The meeting comes ahead of the two-day monsoon session of the state legislature, slated here from July 5. Shiv Sena on Tuesday issued a whip to party legislators to attend the entire two-day proceedings. There have been differing voices among MVA partners over handling of issues like Maratha quota and OBC reservations.
Mumbai: NCP president Sharad Pawar on Tuesday (June 29) met Maharashtra Chief Minister Uddhav Thackeray amid speculation in state political circles over differences in Maharashtra’s ruling Maha Vikas Aghadi (MVA) government of the Shiv Sena-NCP-Congress alliance.
The meeting came amid rumours that Shiv Sena is considering a patch-up with the BJP, its ally of 35 years. Pawar drove to Varsha, the chief minister’s official bungalow in the posh Malabar Hill area in south Mumbai and had a lengthy discussion with Thackeray, sources said.
The meeting comes ahead of the two-day monsoon session of the state legislature, slated here from July 5. Shiv Sena on Tuesday issued a whip to party legislators to attend the entire two-day proceedings. There have been differing voices among MVA partners over handling of issues like Maratha quota and OBC reservations. Maharashtra Congress chief Nana Patole recently said the alliance with the Sena has an expiry date and in the next polls, his party will fly solo.
Thackeray had taken a dig at the grand old party saying people would beat with footwear those who talk of contesting elections alone without offering solutions to people’s problems.
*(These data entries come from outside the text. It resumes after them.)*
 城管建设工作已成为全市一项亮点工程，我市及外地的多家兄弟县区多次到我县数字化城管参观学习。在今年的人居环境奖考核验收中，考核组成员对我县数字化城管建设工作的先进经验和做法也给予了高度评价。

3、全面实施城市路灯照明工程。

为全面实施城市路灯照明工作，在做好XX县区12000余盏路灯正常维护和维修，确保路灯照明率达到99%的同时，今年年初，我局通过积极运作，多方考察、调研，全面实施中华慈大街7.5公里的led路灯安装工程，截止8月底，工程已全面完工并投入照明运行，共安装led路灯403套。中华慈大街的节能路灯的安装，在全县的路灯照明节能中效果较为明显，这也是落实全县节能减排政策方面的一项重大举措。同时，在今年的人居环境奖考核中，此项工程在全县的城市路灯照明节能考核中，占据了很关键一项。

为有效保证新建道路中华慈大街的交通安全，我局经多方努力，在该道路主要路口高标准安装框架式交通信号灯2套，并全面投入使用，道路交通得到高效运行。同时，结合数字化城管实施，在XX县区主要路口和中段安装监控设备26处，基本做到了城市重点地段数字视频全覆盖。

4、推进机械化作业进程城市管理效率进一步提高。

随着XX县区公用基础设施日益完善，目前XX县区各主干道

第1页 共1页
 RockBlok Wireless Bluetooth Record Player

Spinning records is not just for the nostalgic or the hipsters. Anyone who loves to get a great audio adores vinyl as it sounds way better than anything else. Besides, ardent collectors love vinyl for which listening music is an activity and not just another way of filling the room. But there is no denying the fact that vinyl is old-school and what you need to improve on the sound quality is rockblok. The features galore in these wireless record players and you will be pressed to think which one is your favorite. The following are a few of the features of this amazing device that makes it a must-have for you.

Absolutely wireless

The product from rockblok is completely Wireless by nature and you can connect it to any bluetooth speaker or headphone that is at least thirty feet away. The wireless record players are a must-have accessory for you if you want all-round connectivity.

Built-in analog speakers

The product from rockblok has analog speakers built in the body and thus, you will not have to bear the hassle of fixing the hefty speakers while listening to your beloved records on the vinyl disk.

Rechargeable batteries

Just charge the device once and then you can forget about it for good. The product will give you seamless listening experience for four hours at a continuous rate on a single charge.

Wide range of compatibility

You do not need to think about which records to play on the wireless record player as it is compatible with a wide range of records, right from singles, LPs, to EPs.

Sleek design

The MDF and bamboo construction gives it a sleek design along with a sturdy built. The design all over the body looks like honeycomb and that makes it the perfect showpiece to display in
Pawar recently expressed confidence that the MVA government in Maharashtra, which came to power in 2019, will complete its full term and had praised ally Shiv Sena, saying it is the party which one can trust.
His remarks had come against the backdrop of the one-on-one meeting between Thackeray and PM Narendra Modi in Delhi and Pawar’s meeting with BJP leader and former CM Devendra Fadnavis in Mumbai earlier this month.
Pawar had also said the MVA will do well in the next Assembly and Lok Sabha elections, indicating the three parties may contest the 2024 polls together.